Showing posts with label happiness. Show all posts
Showing posts with label happiness. Show all posts

Friday, 13 May 2011

Under a green rainbow

My garden is never going to win any prizes. On the face of it, the location is unpromising. It is walled on three sides by high tenements, open only to the north. Late in the afternoon, on fine days in high summer, one corner is briefly blessed by a tantalising splash of sunlight. Otherwise it is cool and damp. If it were in Florence or Seville it would be much sought out as a shady solace, but it is not in Tuscany or Andalusia... it is in Scotland.

A veneer of soil, not more than inch or so, conceals a builder's yard of broken stone, slate and earthenware. Short of catacombs or the mosaics of a roman villa there isn't much I haven't found with minimal digging. The tenements provide a regular supply of discarded artefacts too. It seems that quaint old Edinburgh traditions survive, except these days beer cans and pizza boxes have replaced pails of natural fertiliser. I have no wish to be at war with my neighbours, whoever they may be, so I stoically bag up their offerings shaking a silent fist at high windows.

Finding things to grow in this sizeable space has involved some triumph and much despair. Most flowering plants simply don't, or if they do they grow leggy with disappointing blooms. Some of them try hard but each year they dwindle until a last straw cold snap sees them off once and for all. Green things do best; ferns and mosses, hostas and creeping shrubs; and the cool colours that look best in the evenings, whites and ivories especially. Friends have been generous with old house bricks for structure, and with cuttings of things that thrive in the permanent penumbra. Slowly, slowly it is taking shape.

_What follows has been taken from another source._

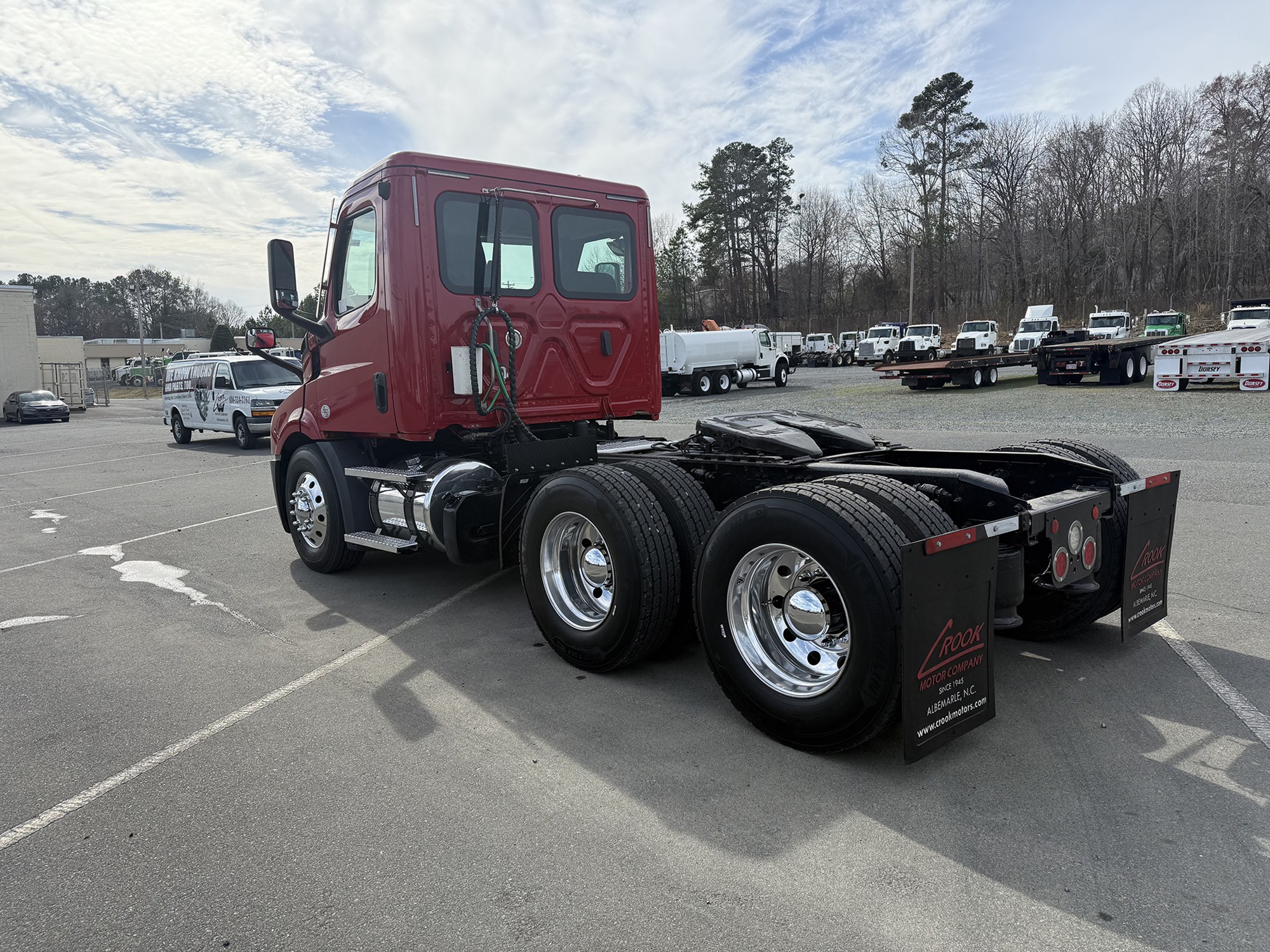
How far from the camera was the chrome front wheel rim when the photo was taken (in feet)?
22.5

Without doubt my garden is at its best from April to June when the new growth accelerates and the force that Dylan Thomas called 'the green fuse' is uncoiling fronds of ferns, rupturing bulbs and buds, sending up emerald spears. Only a few weeks ago the cold was biting hard enough to crack concrete and the crisp leaf litter was dressed in frost. Now as I sit on the doorstep at dusk, soothed by the evening inventions of a thrush, I am in the arc of a green rainbow. There are more shades of green than I could begin to name, greens blending to greys and blues as the daylight fails. Anything other than green in its myriad hues would be out of place. In the middle of a city it is an utterly peaceful place to be and, with all its shortcomings, a reminder to me to find contentment in what I have.

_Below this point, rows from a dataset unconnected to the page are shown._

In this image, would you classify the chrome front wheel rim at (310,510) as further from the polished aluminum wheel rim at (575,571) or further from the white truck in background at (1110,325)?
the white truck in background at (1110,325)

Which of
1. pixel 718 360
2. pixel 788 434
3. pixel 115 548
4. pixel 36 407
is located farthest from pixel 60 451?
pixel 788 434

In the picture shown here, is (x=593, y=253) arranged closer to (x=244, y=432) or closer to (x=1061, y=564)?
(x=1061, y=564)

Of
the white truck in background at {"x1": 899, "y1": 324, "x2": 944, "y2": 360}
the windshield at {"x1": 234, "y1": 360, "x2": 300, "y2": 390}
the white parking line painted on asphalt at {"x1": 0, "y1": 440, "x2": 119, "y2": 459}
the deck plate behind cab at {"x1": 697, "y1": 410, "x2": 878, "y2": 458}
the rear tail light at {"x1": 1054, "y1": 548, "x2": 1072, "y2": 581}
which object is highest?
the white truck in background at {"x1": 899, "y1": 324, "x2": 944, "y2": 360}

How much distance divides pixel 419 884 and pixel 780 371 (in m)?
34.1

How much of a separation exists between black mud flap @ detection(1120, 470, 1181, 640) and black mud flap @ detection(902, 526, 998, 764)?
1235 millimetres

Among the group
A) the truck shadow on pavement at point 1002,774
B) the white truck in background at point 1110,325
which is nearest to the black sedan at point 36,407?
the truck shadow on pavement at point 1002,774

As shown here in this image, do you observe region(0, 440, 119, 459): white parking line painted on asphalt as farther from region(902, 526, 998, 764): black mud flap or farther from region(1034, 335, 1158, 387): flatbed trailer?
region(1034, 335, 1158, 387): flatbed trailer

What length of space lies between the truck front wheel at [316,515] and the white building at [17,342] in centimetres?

Recently there has been much talk in the media of happiness. The Government, we are told, is to commission research into what makes us happy. In order, my first three reactions to this news were: This needs to be researched? What on earth will the Government do with the findings? And thirdly... Oh please don’t let the Government anywhere near my happiness! But just now I was thinking. If the happiness researchers alight at my door with their clipboards and multiple choice questionnaires I will invite them to come sit with me awhile, under the canopy of my green rainbow.